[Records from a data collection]
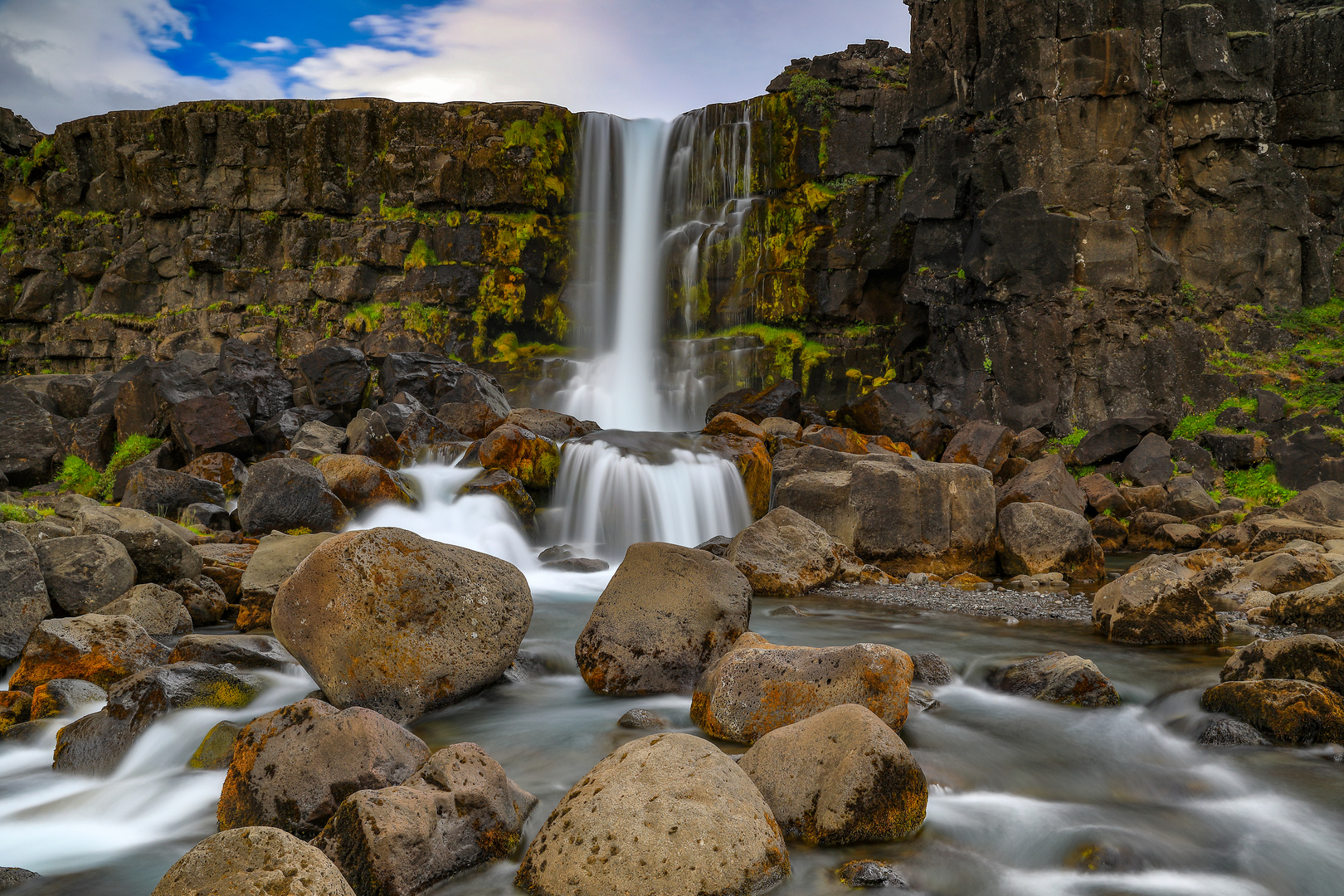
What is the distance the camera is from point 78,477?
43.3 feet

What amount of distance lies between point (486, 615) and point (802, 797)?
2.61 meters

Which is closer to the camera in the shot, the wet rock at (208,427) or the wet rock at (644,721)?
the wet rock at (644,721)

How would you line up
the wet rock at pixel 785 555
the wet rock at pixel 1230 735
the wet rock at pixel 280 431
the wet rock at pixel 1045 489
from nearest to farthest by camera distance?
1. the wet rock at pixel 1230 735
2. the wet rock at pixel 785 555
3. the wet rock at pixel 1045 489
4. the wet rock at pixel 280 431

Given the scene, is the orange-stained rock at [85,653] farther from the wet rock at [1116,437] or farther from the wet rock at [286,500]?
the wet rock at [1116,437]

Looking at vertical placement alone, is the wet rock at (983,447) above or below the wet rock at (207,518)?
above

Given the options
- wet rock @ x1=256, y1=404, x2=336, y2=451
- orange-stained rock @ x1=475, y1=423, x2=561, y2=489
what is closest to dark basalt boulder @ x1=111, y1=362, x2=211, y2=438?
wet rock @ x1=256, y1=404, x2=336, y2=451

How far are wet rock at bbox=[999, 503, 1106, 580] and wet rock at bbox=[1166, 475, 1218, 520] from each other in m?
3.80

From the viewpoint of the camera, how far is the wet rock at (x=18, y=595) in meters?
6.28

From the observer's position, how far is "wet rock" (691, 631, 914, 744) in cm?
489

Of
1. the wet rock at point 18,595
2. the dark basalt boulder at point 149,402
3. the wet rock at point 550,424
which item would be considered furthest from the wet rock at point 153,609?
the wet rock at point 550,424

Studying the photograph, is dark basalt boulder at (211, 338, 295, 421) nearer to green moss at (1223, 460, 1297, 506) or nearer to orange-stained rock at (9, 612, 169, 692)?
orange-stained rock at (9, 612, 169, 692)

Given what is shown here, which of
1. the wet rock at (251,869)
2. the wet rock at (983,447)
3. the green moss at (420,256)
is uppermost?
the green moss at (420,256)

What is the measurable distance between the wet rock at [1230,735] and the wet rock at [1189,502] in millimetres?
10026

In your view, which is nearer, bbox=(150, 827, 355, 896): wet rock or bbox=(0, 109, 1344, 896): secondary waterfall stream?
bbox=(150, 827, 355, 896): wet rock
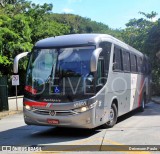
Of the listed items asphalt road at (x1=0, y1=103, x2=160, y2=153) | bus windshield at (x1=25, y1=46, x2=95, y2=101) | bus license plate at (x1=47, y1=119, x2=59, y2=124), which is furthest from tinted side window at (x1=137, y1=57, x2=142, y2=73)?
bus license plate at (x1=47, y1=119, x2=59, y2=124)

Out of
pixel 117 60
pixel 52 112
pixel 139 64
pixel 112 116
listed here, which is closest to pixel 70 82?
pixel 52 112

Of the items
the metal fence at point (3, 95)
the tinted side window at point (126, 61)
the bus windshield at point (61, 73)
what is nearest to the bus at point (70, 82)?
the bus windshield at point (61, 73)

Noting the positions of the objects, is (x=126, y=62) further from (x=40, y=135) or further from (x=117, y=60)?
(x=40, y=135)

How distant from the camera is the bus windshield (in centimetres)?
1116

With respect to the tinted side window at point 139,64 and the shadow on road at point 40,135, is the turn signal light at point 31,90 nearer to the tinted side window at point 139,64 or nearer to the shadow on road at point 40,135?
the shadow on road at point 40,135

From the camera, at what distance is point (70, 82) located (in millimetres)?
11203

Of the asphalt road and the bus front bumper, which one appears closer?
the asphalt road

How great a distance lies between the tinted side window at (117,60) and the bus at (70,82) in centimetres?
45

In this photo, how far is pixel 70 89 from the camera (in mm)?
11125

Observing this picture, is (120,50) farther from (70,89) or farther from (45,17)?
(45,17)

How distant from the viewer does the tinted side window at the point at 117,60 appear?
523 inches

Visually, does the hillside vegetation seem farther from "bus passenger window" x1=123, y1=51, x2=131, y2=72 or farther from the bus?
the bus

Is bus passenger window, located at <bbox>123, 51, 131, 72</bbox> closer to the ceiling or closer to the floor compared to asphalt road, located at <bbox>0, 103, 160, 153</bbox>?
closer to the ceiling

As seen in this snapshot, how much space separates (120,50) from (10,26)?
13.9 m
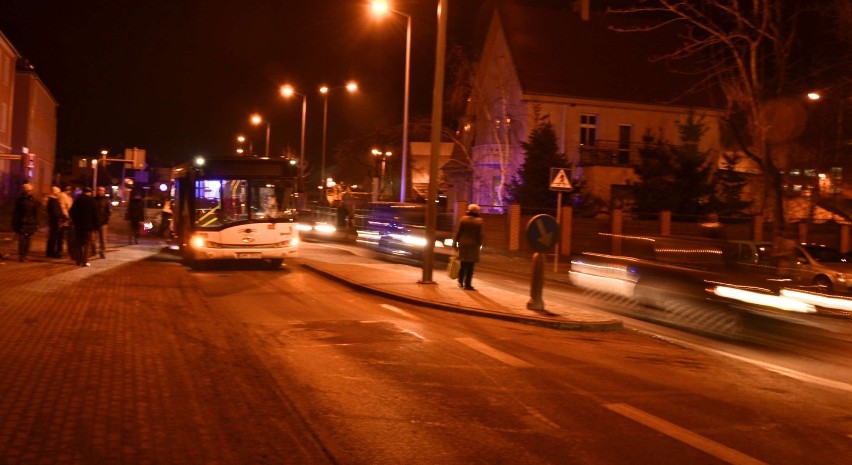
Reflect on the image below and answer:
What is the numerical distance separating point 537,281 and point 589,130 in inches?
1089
---
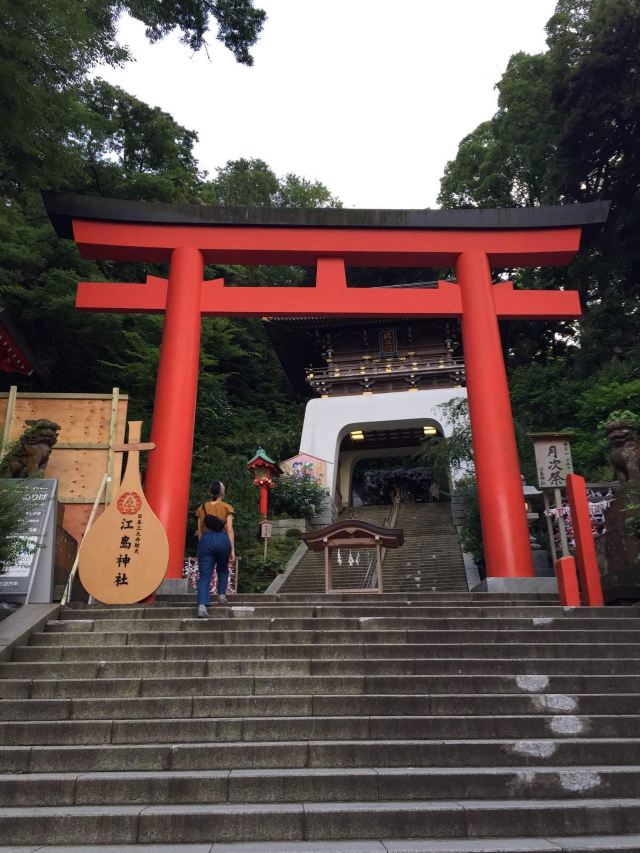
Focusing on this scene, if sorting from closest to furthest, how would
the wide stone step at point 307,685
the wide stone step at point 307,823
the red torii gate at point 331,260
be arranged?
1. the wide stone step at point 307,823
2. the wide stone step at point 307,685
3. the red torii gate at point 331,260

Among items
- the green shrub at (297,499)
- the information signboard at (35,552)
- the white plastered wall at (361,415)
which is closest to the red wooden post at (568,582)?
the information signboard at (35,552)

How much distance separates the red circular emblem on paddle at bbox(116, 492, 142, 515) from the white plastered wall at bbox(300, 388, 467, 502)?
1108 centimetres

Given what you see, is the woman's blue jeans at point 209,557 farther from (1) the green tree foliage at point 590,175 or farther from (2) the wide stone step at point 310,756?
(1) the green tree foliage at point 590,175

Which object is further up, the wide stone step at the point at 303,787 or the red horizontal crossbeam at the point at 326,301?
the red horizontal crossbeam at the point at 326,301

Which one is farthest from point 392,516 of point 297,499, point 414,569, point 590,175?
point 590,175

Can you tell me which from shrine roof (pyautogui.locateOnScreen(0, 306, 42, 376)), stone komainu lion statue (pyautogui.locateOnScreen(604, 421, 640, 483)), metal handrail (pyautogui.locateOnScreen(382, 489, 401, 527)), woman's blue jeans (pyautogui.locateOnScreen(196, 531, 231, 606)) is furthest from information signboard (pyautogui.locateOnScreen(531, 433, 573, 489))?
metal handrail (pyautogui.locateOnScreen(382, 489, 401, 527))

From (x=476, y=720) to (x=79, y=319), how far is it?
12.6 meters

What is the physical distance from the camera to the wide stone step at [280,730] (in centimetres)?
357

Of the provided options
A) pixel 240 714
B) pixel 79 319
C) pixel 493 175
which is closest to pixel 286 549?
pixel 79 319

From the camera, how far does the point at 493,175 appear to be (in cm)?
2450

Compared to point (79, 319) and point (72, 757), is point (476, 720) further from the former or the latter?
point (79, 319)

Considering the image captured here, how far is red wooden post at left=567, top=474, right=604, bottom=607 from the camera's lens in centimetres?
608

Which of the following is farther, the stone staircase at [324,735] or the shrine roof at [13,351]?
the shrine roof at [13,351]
--
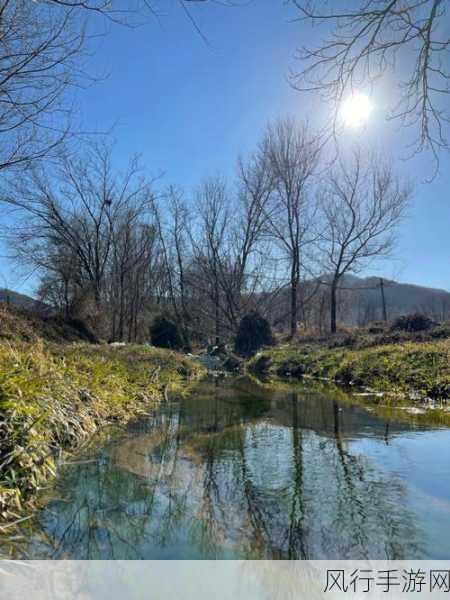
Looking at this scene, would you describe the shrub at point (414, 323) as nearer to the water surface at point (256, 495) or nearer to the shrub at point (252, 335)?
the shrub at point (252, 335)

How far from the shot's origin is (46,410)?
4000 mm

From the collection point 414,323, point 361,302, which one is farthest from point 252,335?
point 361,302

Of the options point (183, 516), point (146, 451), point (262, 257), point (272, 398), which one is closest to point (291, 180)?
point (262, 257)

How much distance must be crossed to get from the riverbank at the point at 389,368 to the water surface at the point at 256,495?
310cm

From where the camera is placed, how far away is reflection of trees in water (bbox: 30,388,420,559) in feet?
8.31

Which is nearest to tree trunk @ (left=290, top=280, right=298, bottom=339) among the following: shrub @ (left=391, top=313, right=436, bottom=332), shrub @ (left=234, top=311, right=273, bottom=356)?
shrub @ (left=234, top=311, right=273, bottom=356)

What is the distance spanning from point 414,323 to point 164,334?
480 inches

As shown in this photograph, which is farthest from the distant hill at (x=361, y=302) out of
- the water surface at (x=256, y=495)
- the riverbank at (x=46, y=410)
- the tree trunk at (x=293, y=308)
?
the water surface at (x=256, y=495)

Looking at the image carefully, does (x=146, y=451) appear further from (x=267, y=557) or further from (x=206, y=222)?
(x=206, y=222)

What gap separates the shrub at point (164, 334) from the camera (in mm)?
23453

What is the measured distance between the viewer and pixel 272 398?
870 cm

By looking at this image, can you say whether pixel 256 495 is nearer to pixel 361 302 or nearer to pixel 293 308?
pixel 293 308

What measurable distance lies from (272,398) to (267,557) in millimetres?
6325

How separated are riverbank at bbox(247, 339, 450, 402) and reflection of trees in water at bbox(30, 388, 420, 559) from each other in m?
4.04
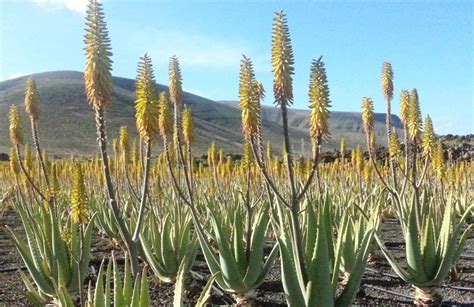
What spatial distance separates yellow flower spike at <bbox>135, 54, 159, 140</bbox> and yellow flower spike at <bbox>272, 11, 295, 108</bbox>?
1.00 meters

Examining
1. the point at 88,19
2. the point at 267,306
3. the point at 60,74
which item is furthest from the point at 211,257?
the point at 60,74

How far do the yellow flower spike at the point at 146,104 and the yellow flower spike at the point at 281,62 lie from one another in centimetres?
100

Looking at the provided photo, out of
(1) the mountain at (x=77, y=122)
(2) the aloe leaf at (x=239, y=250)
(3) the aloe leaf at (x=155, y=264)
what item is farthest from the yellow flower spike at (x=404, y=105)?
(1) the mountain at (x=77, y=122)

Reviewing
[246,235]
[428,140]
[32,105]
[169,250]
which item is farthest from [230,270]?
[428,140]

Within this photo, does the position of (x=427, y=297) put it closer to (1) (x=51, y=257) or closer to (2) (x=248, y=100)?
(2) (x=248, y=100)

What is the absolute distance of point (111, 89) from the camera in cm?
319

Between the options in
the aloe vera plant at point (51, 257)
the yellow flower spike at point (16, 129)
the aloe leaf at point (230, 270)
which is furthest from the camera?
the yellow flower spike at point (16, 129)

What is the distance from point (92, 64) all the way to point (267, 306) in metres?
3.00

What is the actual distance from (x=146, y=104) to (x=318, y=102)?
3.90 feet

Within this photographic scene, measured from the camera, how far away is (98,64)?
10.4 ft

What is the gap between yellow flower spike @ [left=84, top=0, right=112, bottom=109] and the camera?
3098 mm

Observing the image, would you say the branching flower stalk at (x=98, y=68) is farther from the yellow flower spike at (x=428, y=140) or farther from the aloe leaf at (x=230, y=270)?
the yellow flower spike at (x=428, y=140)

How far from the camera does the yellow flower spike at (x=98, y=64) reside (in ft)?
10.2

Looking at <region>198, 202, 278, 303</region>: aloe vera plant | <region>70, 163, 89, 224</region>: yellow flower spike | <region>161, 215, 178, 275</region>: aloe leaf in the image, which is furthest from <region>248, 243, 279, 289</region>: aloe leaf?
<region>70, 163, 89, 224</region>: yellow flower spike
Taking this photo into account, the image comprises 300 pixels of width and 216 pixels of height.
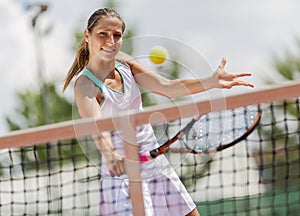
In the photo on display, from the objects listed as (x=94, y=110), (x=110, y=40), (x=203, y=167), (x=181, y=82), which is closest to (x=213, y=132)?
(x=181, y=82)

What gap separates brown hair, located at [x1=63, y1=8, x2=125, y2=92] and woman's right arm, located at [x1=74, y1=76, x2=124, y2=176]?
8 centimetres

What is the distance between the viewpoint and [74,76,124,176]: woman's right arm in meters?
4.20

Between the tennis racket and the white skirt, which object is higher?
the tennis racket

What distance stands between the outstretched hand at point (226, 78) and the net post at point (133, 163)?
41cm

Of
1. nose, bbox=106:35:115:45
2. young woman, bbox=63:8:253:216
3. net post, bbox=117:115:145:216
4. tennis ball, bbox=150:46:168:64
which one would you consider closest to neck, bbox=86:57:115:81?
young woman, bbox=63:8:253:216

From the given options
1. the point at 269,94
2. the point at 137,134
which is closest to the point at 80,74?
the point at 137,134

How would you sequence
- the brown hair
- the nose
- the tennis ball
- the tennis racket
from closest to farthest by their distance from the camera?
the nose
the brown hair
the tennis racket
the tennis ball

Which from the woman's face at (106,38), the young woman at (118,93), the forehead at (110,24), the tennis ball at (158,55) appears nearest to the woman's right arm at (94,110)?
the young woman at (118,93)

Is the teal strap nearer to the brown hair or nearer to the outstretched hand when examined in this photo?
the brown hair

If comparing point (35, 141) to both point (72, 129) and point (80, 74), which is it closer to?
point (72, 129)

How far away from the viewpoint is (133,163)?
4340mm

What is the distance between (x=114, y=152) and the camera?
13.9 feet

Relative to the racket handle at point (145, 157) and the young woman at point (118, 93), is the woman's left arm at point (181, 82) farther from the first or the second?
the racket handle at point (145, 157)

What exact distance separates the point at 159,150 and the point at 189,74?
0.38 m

> [Exercise] Turn the lines starting with the one containing "Focusing on this" and going on through the one containing "1108 centimetres" into a numbered list, omitting any blank lines.

> [Finished exercise]
1. Focusing on this scene, if sorting from closest to furthest, how would
2. the wide stone step at point 307,685
3. the wide stone step at point 307,823
4. the red torii gate at point 331,260
5. be arranged?
6. 1. the wide stone step at point 307,823
7. 2. the wide stone step at point 307,685
8. 3. the red torii gate at point 331,260
9. Among items
10. - the green shrub at (297,499)
11. - the information signboard at (35,552)
12. - the white plastered wall at (361,415)
13. which is closest to the red wooden post at (568,582)?
14. the information signboard at (35,552)
15. How much distance separates the red circular emblem on paddle at bbox(116, 492, 142, 515) from the white plastered wall at bbox(300, 388, 467, 502)?
16. 1108 centimetres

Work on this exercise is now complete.